There are many reports of EE at rest and various workloads.3,5–17 Each athlete has unique energy requirements, which can be predicted by estimating resting metabolic rate and activity levels.18 Many studies have also evaluated the accuracy of portable metabolic gas analysis systems, which measure physical activity EE.6–14 An indirect calorimeter with a telemetric system is a convenient, accessible, and highly accurate instrument for measuring energy requirements of athletes. We have found that the portable metabolic system Cosmed K4 RQ is practical and precise for the determination of EE cost in athletes. Our study shows that data obtained with the K4 RQ portable calorimeter were not significantly different from those obtained with the Airspec QP9000 mass spectrometer. We compared Vo2 and Vco2 measurements using simultaneous data collection. McLaughlin et al11 found no significant difference between Vo2 at rest and at maximal workloads (250 W) measured using a K4 RQ and the Douglas bag method. However, the subjects were tested on consecutive days to avoid interference between the two methods, which may result in differences in Vo2 caused by day to day variation. One advantage of our study is that participants were tested on the same day. Vo2 and Vco2 measured with the K4 RQ were not significantly different from those measured with the QP9000 both at rest and at every exercise level.

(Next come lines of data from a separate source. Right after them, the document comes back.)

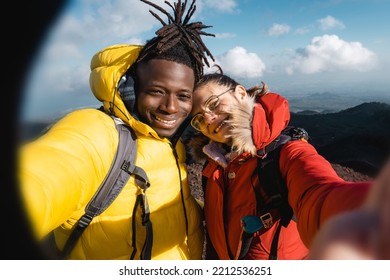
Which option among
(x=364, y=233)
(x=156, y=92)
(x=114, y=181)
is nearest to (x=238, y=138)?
(x=156, y=92)

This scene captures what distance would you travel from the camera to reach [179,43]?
200cm

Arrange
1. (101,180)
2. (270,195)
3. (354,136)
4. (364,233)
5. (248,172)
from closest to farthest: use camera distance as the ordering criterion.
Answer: (364,233), (101,180), (270,195), (248,172), (354,136)

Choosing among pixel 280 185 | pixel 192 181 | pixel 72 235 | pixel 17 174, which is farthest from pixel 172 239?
pixel 192 181

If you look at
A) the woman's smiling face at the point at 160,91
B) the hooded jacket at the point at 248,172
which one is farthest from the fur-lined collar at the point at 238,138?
the woman's smiling face at the point at 160,91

The results confirm the validity of the K4 RQ system for gas measurements in the same subject at rest and during both submaximal and maximal exercise, suggesting its possible use for measuring EE over a wide range of exercise intensities. It may prove to be a valuable tool for optimising nutritional assessment of athletes. Measurement of EE during exercise may estimate the total EE compared with calculated predictions for nutritional needs. Application of the K4 RQ portable indirect calorimeter may be of interest to sport physiologists, nutritionists, and doctors.
We thank Dr Marcello Faina for invaluable help during the preparation of the article and Dr Ehab I Mohamed for discussion and help during the revision of the manuscript.